--- Start Data for processing ---

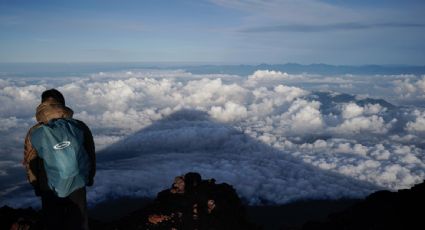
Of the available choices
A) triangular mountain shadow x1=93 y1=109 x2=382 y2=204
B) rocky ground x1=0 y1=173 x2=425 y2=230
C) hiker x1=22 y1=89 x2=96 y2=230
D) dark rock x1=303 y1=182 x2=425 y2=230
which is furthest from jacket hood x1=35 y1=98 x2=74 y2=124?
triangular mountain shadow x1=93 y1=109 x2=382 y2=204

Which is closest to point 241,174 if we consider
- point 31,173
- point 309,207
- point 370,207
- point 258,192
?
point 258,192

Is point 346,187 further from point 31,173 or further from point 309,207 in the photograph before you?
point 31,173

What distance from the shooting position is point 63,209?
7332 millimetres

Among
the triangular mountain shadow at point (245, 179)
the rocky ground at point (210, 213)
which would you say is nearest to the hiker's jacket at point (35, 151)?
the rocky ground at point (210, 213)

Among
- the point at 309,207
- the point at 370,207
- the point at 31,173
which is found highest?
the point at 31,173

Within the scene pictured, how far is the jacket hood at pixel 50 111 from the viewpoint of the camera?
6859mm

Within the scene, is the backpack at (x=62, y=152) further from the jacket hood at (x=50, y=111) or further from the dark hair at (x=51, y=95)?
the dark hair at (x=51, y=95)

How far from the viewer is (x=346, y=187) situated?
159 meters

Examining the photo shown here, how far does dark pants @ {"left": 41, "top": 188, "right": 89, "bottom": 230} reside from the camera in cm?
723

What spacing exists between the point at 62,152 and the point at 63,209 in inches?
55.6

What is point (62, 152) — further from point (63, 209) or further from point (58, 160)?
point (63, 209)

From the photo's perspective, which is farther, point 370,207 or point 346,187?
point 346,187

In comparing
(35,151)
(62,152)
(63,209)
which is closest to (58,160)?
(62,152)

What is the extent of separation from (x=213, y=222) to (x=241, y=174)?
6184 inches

--- End Data for processing ---
--- Start Data for processing ---

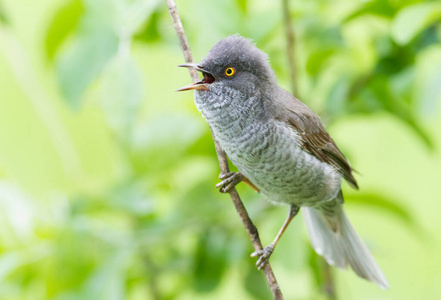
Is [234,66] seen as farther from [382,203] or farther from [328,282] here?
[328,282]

--- End Data for processing ---
--- Start Data for processing ---

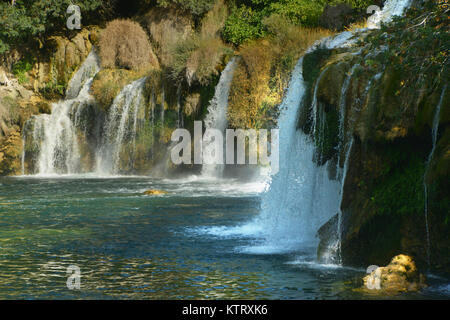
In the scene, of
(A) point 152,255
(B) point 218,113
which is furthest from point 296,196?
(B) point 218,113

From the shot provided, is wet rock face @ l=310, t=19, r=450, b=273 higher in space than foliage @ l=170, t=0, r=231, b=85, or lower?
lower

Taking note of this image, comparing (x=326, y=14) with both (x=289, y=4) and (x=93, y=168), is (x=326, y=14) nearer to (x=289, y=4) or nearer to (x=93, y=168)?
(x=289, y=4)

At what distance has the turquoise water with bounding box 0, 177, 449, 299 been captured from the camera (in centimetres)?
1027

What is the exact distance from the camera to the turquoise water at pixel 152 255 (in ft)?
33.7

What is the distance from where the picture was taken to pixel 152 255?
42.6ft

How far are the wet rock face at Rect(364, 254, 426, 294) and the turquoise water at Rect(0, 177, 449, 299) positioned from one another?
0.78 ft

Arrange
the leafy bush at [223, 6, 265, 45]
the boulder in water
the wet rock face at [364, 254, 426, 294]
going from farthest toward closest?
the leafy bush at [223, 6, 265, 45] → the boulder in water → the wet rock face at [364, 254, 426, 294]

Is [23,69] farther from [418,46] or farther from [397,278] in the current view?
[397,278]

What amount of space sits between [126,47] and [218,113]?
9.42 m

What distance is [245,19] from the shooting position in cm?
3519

--- End Data for processing ---

(What is expected):
Copy every line of the data above that contains the string "hair".

(Written answer):
Within the scene, is the backpack at (x=62, y=152) further from the jacket hood at (x=50, y=111) or further from the dark hair at (x=51, y=95)?
the dark hair at (x=51, y=95)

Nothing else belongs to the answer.